Zero-shot Detection of AI-Generated Image via RAW-RGB Alignment
Abstract
Advances in generative AI (GenAI) have increasingly complicated the identification of synthetic images, prompting the proposal of numerous zero-/few-shot detection methods to counter unknown GenAI better. However, we observe that existing detectors often misclassify synthetic images with physical transformations (e.g., print+scan) as real. The essence of this observation lies in: should images remapped from the physical world to digital space still be categorized as ``Synthetic''? Furthermore, the definition of what constitutes real and synthetic images urgently needs to be clarified. We first boldly propose that the authenticity of an image depends on whether it originates from the physical world, i.e., it is necessary to verify the original correlation between the digital image and the physical world.
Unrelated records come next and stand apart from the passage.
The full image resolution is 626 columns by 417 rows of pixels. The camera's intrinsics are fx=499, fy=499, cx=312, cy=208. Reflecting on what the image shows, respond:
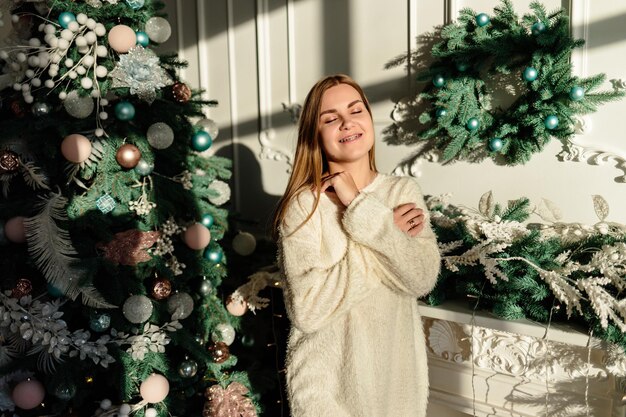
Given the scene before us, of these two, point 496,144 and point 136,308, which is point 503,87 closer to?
point 496,144

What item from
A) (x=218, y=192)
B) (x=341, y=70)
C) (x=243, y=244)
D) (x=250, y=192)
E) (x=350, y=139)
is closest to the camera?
(x=350, y=139)

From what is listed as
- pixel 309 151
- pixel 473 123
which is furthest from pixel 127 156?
pixel 473 123

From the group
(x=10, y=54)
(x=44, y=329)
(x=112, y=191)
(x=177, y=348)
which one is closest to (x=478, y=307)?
(x=177, y=348)

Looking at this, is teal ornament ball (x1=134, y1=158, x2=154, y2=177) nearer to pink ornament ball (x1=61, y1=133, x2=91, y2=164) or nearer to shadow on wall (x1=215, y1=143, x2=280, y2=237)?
pink ornament ball (x1=61, y1=133, x2=91, y2=164)

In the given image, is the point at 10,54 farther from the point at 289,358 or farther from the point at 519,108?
the point at 519,108

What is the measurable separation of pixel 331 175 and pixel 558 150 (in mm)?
935

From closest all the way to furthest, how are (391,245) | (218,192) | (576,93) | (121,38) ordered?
(391,245)
(576,93)
(121,38)
(218,192)

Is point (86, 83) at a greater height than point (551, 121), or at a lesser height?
greater

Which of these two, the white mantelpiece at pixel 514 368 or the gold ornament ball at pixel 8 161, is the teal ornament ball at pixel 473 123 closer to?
the white mantelpiece at pixel 514 368

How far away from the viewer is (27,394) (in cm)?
181

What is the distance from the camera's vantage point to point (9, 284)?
1.82 metres

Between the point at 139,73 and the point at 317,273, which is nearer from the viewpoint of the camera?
the point at 317,273

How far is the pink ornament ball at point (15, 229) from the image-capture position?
178cm

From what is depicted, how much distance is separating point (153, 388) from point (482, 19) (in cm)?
185
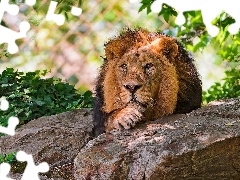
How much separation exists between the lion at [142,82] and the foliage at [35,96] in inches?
72.5

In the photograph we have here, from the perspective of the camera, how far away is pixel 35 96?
6.23 meters

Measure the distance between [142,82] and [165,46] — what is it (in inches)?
14.5

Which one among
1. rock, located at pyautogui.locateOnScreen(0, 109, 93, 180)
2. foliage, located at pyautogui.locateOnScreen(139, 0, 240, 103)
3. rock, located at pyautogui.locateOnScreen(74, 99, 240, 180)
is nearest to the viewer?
rock, located at pyautogui.locateOnScreen(74, 99, 240, 180)

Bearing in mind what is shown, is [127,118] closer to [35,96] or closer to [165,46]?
[165,46]

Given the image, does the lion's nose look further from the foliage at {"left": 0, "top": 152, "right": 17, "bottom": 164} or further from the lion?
the foliage at {"left": 0, "top": 152, "right": 17, "bottom": 164}

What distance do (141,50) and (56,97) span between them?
2.68 meters

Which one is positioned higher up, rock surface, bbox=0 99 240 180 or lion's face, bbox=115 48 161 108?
lion's face, bbox=115 48 161 108

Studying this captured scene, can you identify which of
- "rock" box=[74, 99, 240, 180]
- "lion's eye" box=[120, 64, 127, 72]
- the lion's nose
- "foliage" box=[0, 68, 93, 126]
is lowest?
"rock" box=[74, 99, 240, 180]

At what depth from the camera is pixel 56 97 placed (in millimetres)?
6359

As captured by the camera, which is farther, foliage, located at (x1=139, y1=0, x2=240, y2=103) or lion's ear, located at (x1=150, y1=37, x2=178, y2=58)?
foliage, located at (x1=139, y1=0, x2=240, y2=103)

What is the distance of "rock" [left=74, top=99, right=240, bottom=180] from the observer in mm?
3029

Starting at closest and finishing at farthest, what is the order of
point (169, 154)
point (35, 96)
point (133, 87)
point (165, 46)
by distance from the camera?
point (169, 154) < point (133, 87) < point (165, 46) < point (35, 96)

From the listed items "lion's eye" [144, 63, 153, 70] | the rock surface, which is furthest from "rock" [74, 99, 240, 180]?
"lion's eye" [144, 63, 153, 70]

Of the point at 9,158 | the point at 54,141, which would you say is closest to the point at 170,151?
the point at 9,158
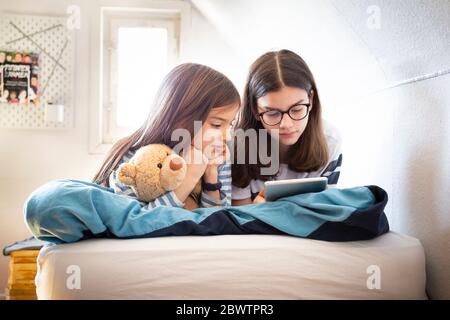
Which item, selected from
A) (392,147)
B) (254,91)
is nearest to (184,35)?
(254,91)

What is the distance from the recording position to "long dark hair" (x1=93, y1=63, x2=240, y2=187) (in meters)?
1.20

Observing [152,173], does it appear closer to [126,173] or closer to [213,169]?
[126,173]

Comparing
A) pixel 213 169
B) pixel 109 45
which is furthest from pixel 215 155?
pixel 109 45

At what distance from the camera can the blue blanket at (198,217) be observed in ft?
2.73

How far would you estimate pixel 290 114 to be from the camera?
49.5 inches

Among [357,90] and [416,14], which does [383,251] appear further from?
[357,90]

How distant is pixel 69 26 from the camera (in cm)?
256

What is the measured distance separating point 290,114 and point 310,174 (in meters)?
0.25

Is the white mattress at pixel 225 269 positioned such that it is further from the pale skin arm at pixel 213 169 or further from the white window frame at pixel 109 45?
the white window frame at pixel 109 45

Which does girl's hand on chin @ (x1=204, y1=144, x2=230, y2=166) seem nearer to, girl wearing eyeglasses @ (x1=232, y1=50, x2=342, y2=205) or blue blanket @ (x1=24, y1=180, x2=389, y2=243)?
girl wearing eyeglasses @ (x1=232, y1=50, x2=342, y2=205)

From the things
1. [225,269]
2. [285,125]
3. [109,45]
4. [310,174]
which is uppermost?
[109,45]

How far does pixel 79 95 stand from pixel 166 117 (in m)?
1.57
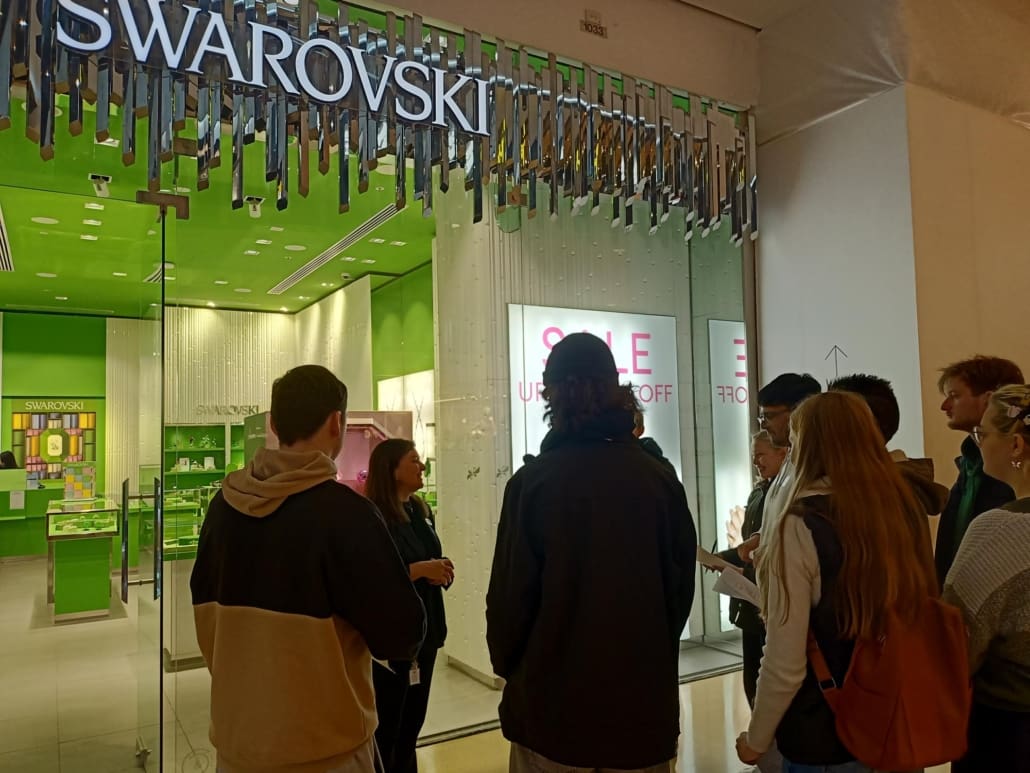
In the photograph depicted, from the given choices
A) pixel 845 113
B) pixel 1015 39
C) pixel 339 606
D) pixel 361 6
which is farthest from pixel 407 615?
pixel 1015 39

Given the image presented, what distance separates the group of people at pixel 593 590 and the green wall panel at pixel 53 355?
1859 millimetres

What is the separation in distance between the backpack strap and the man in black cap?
0.96 ft

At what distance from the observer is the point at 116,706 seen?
13.2ft

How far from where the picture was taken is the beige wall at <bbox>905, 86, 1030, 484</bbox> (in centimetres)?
421

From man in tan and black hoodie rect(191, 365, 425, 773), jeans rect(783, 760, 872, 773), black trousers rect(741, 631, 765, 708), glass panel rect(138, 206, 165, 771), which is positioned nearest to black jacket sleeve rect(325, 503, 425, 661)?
man in tan and black hoodie rect(191, 365, 425, 773)

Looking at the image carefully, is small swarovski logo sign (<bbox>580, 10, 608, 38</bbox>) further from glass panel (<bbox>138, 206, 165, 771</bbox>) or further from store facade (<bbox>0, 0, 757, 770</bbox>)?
glass panel (<bbox>138, 206, 165, 771</bbox>)

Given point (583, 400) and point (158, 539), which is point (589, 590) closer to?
point (583, 400)

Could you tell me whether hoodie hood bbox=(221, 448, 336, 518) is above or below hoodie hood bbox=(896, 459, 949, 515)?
above

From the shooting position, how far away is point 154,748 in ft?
10.7

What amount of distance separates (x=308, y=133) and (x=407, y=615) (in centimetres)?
238

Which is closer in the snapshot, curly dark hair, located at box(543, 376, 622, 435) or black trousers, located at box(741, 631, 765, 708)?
curly dark hair, located at box(543, 376, 622, 435)

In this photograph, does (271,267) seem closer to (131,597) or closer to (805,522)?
(131,597)

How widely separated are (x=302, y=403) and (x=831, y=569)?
118cm

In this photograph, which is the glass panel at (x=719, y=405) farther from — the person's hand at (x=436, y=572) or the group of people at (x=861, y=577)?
the group of people at (x=861, y=577)
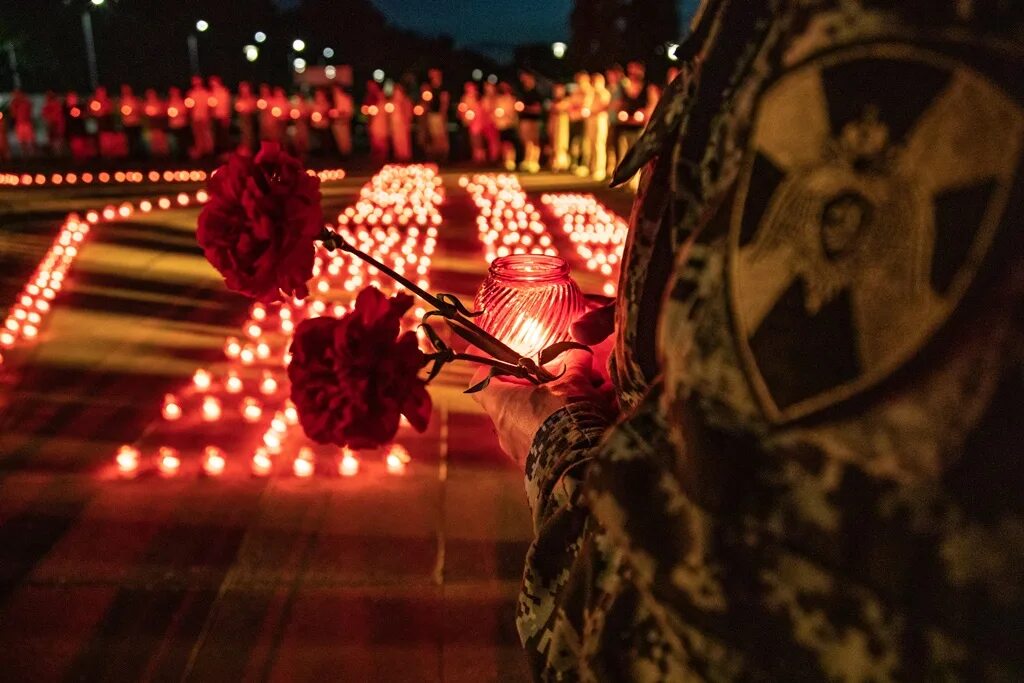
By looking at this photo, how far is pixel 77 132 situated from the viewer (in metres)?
14.4

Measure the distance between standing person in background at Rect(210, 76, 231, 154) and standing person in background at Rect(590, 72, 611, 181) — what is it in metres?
7.68

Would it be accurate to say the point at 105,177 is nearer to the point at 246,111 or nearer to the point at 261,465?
the point at 246,111

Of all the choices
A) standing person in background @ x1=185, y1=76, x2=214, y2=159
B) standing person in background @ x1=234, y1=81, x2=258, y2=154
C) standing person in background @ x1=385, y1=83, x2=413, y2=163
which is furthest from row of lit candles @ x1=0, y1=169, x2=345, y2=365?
standing person in background @ x1=385, y1=83, x2=413, y2=163

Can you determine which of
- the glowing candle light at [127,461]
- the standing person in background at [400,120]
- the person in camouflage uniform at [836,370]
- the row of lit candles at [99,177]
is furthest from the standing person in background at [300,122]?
the person in camouflage uniform at [836,370]

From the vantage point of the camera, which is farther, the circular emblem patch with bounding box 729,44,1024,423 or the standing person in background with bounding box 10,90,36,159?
the standing person in background with bounding box 10,90,36,159

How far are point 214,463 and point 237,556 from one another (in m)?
0.63

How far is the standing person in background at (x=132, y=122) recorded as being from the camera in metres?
14.4

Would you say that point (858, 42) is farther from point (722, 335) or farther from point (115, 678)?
point (115, 678)

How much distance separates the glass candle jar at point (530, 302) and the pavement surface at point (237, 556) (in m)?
0.87

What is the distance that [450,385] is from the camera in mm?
3496

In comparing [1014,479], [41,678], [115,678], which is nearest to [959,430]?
[1014,479]

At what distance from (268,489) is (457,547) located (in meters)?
0.75

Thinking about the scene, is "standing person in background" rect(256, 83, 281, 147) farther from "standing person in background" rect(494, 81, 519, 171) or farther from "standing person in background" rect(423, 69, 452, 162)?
"standing person in background" rect(494, 81, 519, 171)

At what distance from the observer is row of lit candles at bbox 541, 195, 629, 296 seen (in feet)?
19.3
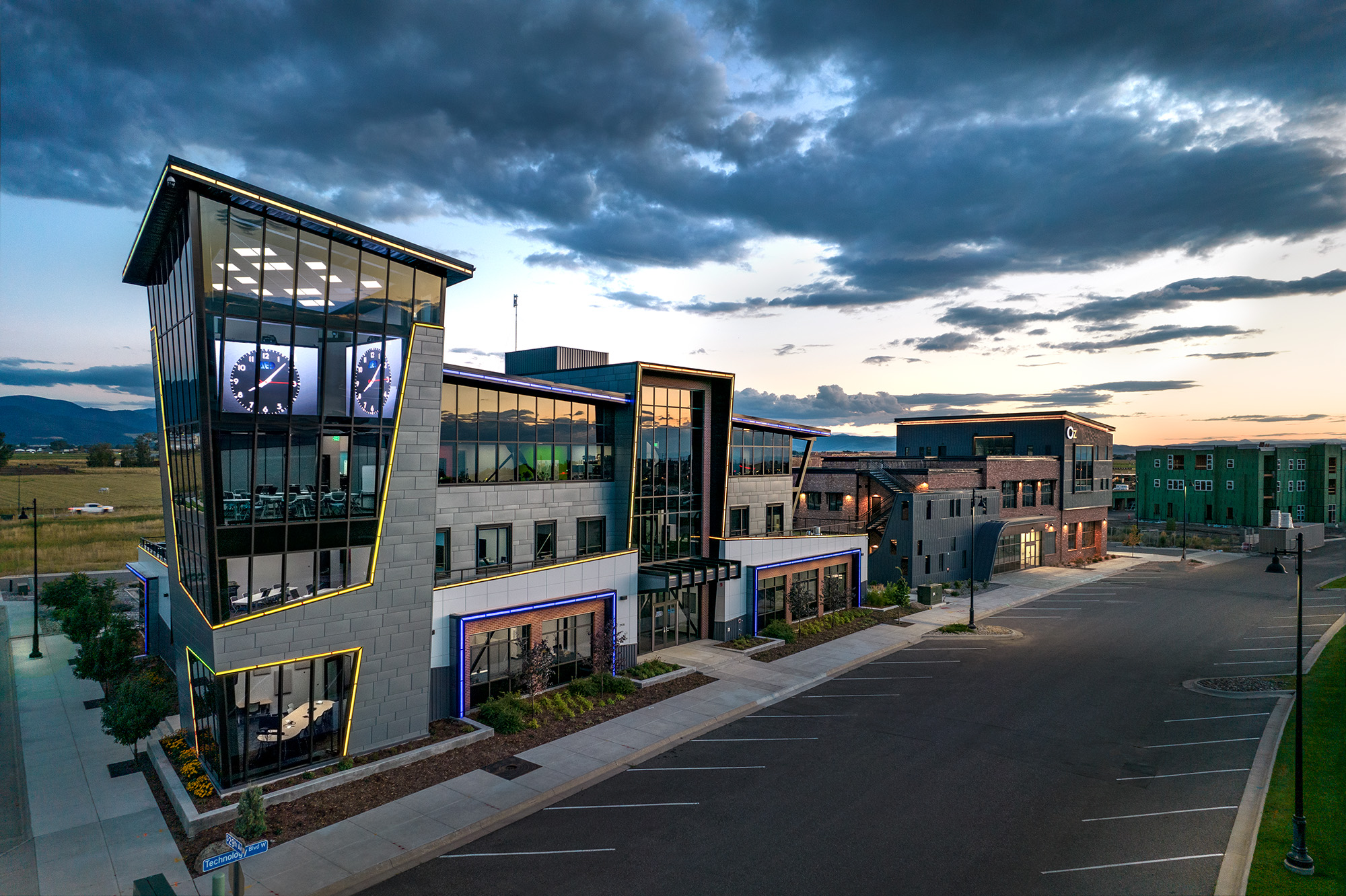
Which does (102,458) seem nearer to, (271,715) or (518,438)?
(518,438)

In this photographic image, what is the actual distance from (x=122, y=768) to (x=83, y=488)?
112682 mm

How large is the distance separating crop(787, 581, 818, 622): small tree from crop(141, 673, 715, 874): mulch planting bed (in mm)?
17411

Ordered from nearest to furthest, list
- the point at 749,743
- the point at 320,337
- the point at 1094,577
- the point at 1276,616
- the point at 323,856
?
1. the point at 323,856
2. the point at 320,337
3. the point at 749,743
4. the point at 1276,616
5. the point at 1094,577

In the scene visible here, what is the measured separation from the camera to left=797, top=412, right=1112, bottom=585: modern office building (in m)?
53.1

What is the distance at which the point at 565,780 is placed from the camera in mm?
20578

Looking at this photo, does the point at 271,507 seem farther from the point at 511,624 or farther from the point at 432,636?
the point at 511,624

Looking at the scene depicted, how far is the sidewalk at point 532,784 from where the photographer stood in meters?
16.0

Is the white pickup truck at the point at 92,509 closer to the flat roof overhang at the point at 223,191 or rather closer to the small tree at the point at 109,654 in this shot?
the small tree at the point at 109,654

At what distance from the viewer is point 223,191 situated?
19000 millimetres

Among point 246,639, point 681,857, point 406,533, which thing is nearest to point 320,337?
point 406,533

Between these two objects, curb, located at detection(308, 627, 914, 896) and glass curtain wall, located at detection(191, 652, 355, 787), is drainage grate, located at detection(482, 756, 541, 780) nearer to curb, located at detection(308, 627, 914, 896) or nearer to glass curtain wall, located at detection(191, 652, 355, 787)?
curb, located at detection(308, 627, 914, 896)

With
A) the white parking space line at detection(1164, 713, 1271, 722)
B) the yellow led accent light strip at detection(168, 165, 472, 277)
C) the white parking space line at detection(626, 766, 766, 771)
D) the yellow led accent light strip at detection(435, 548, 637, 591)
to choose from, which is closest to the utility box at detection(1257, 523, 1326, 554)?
the white parking space line at detection(1164, 713, 1271, 722)

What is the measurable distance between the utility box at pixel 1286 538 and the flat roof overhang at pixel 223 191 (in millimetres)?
81912

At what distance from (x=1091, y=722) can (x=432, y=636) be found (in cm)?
2491
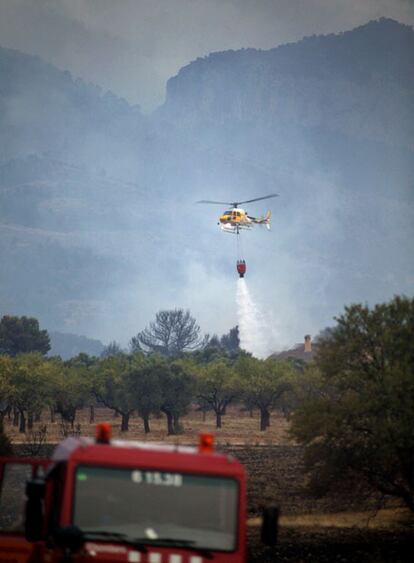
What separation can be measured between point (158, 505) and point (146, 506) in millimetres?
150

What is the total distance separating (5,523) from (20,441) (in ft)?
234

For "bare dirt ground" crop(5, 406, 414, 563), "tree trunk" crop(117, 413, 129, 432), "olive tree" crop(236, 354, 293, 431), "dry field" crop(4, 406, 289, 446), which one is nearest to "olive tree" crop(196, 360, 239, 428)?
"olive tree" crop(236, 354, 293, 431)

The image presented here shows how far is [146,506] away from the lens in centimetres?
1304

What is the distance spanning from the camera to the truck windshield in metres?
13.0

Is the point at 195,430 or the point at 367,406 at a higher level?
the point at 195,430

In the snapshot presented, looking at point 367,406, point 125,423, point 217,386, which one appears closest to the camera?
point 367,406

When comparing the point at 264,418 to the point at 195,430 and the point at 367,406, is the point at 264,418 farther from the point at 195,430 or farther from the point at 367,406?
the point at 367,406

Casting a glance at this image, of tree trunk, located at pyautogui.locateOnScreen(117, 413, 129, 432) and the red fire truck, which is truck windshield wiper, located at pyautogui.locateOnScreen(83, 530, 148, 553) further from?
tree trunk, located at pyautogui.locateOnScreen(117, 413, 129, 432)

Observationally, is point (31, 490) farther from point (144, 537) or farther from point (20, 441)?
point (20, 441)

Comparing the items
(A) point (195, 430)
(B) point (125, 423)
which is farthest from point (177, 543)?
(A) point (195, 430)

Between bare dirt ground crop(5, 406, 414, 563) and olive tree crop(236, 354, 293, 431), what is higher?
olive tree crop(236, 354, 293, 431)

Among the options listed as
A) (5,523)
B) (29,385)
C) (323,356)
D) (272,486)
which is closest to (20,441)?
(29,385)

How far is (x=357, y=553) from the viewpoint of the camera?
36.9m

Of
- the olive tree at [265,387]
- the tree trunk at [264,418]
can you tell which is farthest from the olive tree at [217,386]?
the tree trunk at [264,418]
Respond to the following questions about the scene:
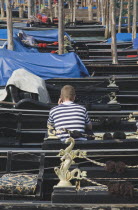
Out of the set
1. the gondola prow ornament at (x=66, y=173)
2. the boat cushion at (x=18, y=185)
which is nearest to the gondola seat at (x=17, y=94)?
the boat cushion at (x=18, y=185)

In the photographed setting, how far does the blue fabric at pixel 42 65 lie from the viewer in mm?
10094

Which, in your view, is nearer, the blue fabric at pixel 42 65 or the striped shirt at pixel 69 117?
the striped shirt at pixel 69 117

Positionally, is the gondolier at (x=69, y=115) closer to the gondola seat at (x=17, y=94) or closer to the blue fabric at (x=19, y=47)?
the gondola seat at (x=17, y=94)

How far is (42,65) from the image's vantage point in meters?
10.6

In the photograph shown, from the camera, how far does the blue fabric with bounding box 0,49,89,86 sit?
10.1m

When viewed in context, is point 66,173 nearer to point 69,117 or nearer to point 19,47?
point 69,117

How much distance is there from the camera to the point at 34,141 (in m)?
7.62

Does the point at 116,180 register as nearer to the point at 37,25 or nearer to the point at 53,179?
the point at 53,179

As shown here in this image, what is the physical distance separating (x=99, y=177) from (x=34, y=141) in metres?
2.61

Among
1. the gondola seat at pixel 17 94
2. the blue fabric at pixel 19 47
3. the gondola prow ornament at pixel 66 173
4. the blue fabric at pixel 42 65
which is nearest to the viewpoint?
the gondola prow ornament at pixel 66 173

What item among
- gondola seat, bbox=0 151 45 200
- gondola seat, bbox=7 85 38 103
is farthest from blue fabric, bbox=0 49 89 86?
gondola seat, bbox=0 151 45 200

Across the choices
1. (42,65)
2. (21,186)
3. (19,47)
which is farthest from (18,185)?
(19,47)

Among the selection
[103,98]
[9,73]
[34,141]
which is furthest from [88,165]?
[9,73]

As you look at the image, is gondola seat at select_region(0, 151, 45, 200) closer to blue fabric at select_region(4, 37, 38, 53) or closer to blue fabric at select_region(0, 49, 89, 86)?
blue fabric at select_region(0, 49, 89, 86)
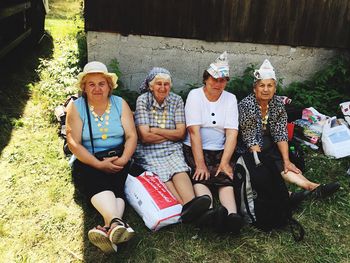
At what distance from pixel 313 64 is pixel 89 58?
3655 mm

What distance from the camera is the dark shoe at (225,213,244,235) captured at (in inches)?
125

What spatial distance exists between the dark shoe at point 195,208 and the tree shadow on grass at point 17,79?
A: 267cm

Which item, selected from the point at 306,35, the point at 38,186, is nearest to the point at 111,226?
the point at 38,186

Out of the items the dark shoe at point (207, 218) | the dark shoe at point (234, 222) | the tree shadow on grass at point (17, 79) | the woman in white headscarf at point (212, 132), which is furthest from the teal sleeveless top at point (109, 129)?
the tree shadow on grass at point (17, 79)

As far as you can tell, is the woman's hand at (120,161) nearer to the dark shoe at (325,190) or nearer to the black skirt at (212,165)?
the black skirt at (212,165)

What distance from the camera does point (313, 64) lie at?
235 inches

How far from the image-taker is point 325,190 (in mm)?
3844

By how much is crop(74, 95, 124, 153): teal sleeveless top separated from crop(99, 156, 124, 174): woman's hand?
0.20m

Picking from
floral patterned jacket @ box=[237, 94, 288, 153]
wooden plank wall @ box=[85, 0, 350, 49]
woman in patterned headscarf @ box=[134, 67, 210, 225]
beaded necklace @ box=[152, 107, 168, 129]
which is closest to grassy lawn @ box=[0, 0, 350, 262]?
woman in patterned headscarf @ box=[134, 67, 210, 225]

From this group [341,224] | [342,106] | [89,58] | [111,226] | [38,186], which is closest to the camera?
[111,226]

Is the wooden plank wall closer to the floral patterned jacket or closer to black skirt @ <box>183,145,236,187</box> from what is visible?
the floral patterned jacket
To this end, we first analyze the physical-to-digital mapping process: illumination signals are captured by camera sensors as RAW data, which is then converted into RGB data via camera internal parameters. This process embodies unique physical cues inherent to real scenes. Based on this, we propose a novel forensic feature termed alignment trace, which is constructed by modeling a shared RAW-RGB feature space. This trace captures the inherent parameter correlations of real images in the physical-to-digital conversion process, thereby indirectly verifying the physical origin of the image. Experiments demonstrate that our method achieves state-of-the-art zero-shot detection using only real RAW-RGB data pairs. When additional prior knowledge is provided, the method can be easily fine-tuned to achieve better cross-domain detection performance. We hope this work provides a new baseline for zero-shot synthetic detection and, more significantly, inspires the forensics community to explore the essential distinctions between real and synthetic images.